We know where this is going. His older brother chatters incessantly. But “talking” is different than “telling” and he tells us very little – just long rambling stories with whatever vocabulary sluices through his mind. Stink bug. Lion. Bones. Babies. Nonno. The lines on my face etch deeper as I lean in and try to understand what the hell he is actually trying to say.

I anticipate the toddler will progress in much the same way. Then we will have a two-year-old, four-year-old, and eight-year-old talking at us at in different levels of language while the seven-year-old makes weird truck noises.

We worry so much about babies talking. Then we spend the rest of their childhoods wishing they would hush.

My work – the work that helps to support these same chatty kids – requires deep thought. It also requires meetings. So I come to the end of my workdays with not much brainpower left over for social interactions or the processing of never ending words. It leaves me, to put it mildly, irritable. 

I genuinely want them to tell me every little thing. I desperately want them to shut the fuck up.

“Oh my God” I murmur to myself over their shrieking as I set the dinner table. “Shut the fuck up.”

“Fuck,” enunciates the four year old.

“Hey! NO! Do not say that word!” 

“You say-ed it mommy. You teached it to me.”

Fuck, enunciates my mom-guilt. But I’m also pleased by how calmly and clearly he communicated the blame.
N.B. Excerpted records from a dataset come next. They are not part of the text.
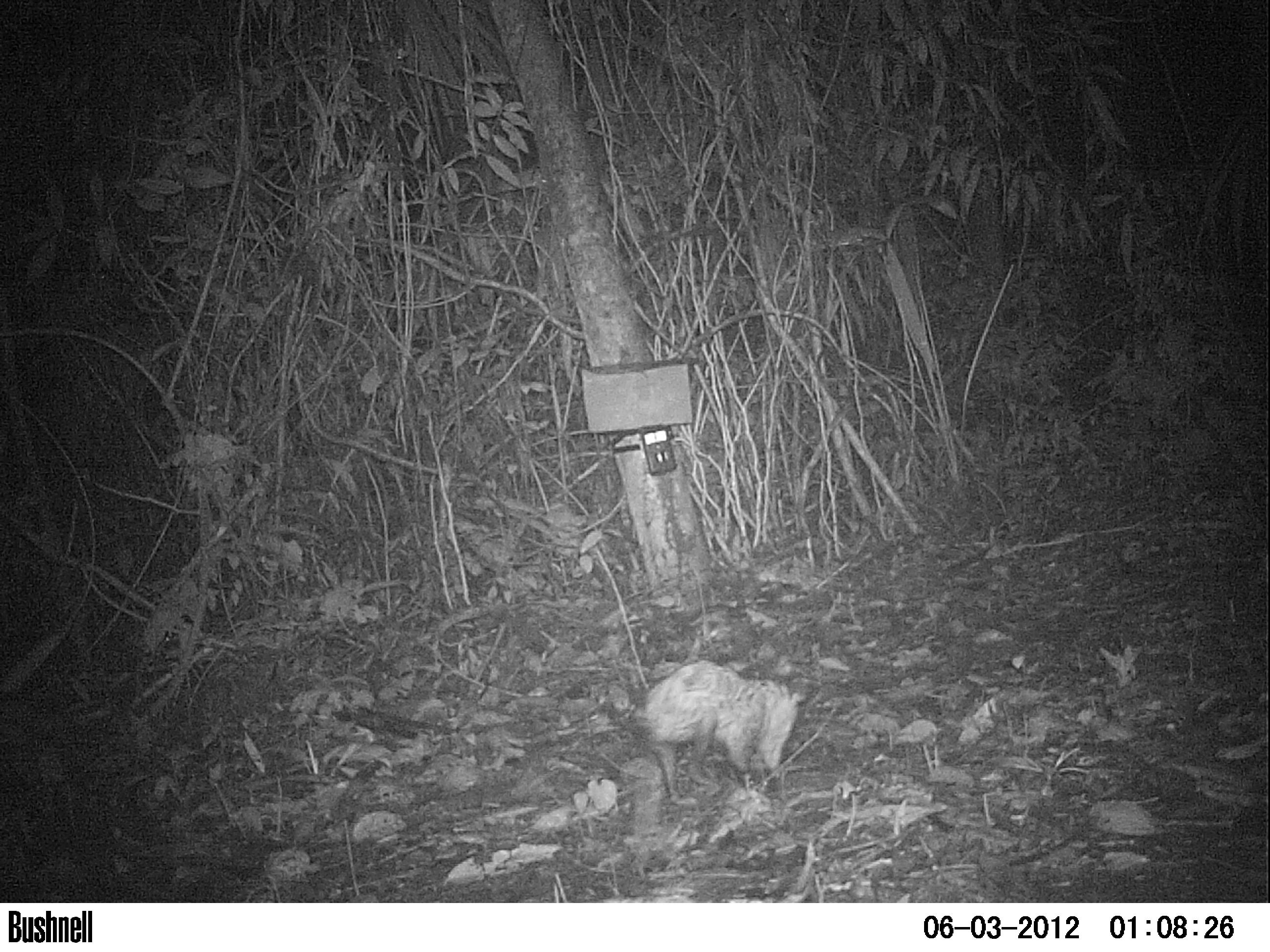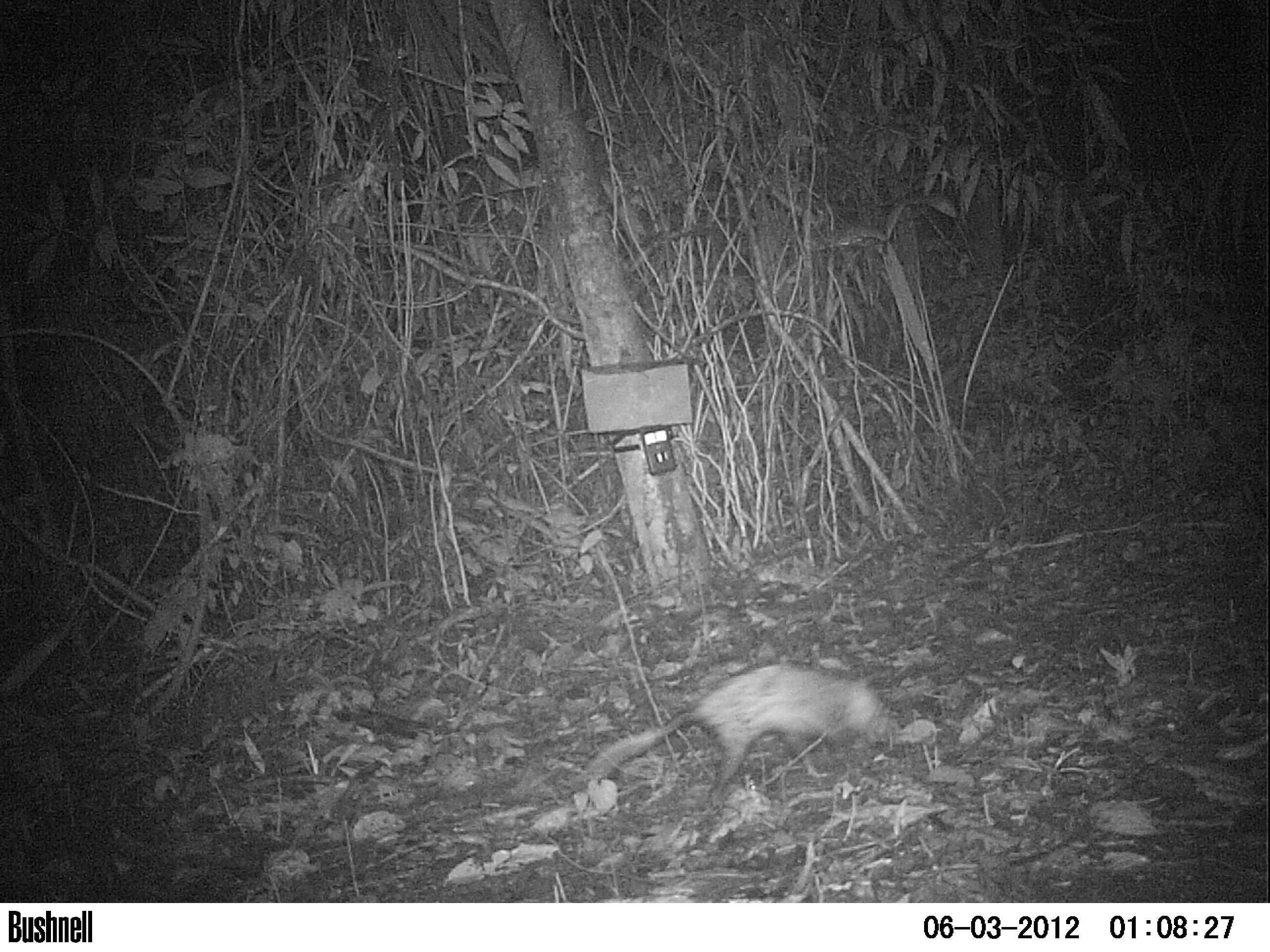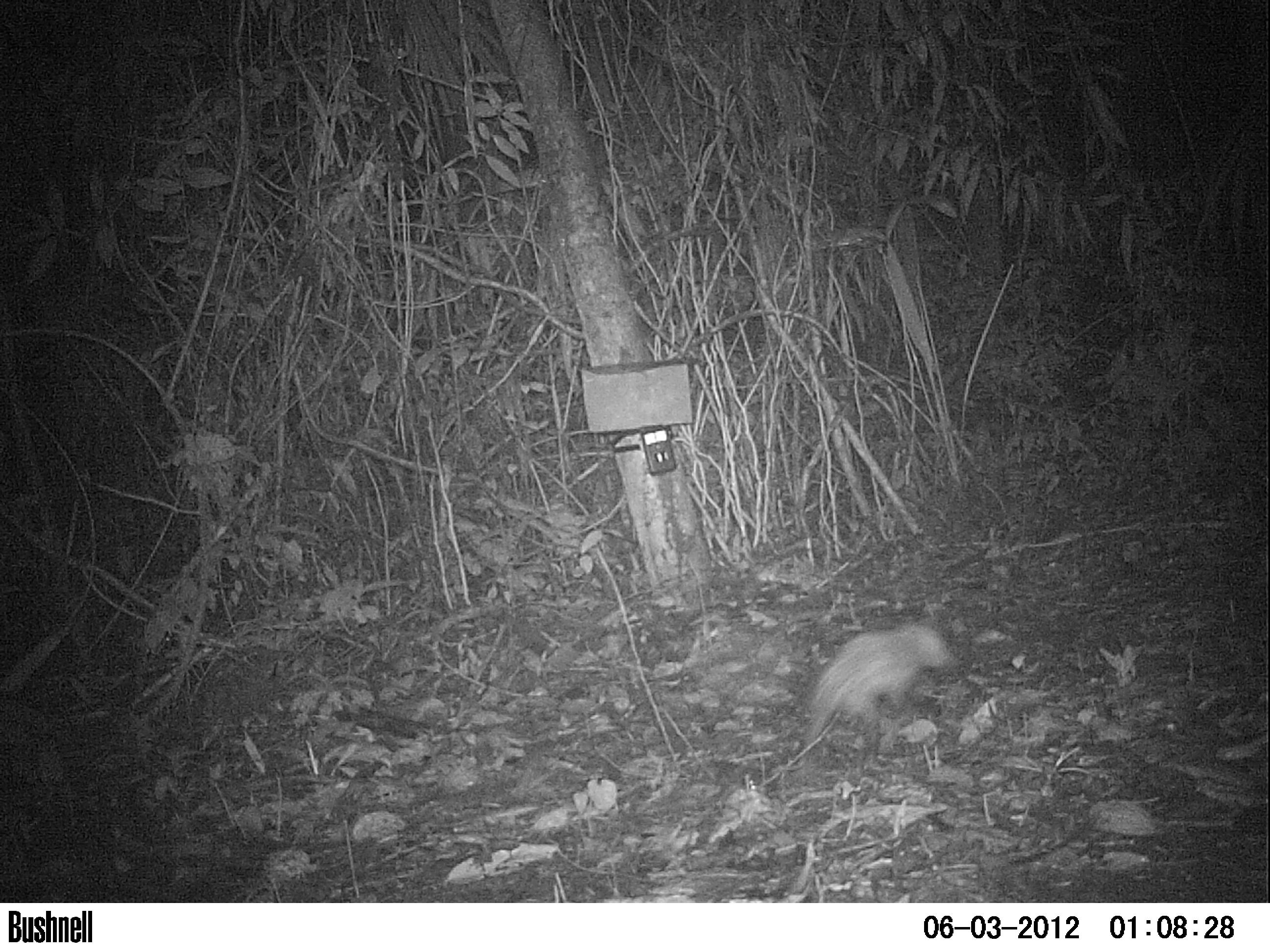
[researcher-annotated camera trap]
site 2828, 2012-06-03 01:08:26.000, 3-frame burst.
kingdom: Animalia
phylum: Chordata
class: Mammalia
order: Didelphimorphia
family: Didelphidae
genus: Didelphis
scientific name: Didelphis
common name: american opossums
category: didelphis sp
Didelphis sp (american opossums) (Didelphis), count 1, age adult.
We wish so much for quiet: “Say excuse me,” “Wait your turn,” “Hush.” Then we spend their adolescence prying out their thoughts. 

I know that this noisy stage won’t last. It will come and go as quickly as those pings my daughter once cast from her rear facing car seat. All four of them will revert, one by one, from telling us every little thing to shooting us dark looks (or texts if we’re lucky). Their prattle will dry up.

Such is parenting. I can’t stop it. I don’t even want to. Every little thing is too much. 

It’s too much, and I crave it. It’s too much, and I’ll miss it. So here’s my message to you, little ones: I - and your dad - do try to hear you. Even when we’re shushing you, or muttering rude things under our breath, we are trying. And for as long as you’re willing to share, we’ll be listening to every little thing that matters deeply to you: the plot of your book, the stink bug in your room, the type of truck you imagine yourself to be.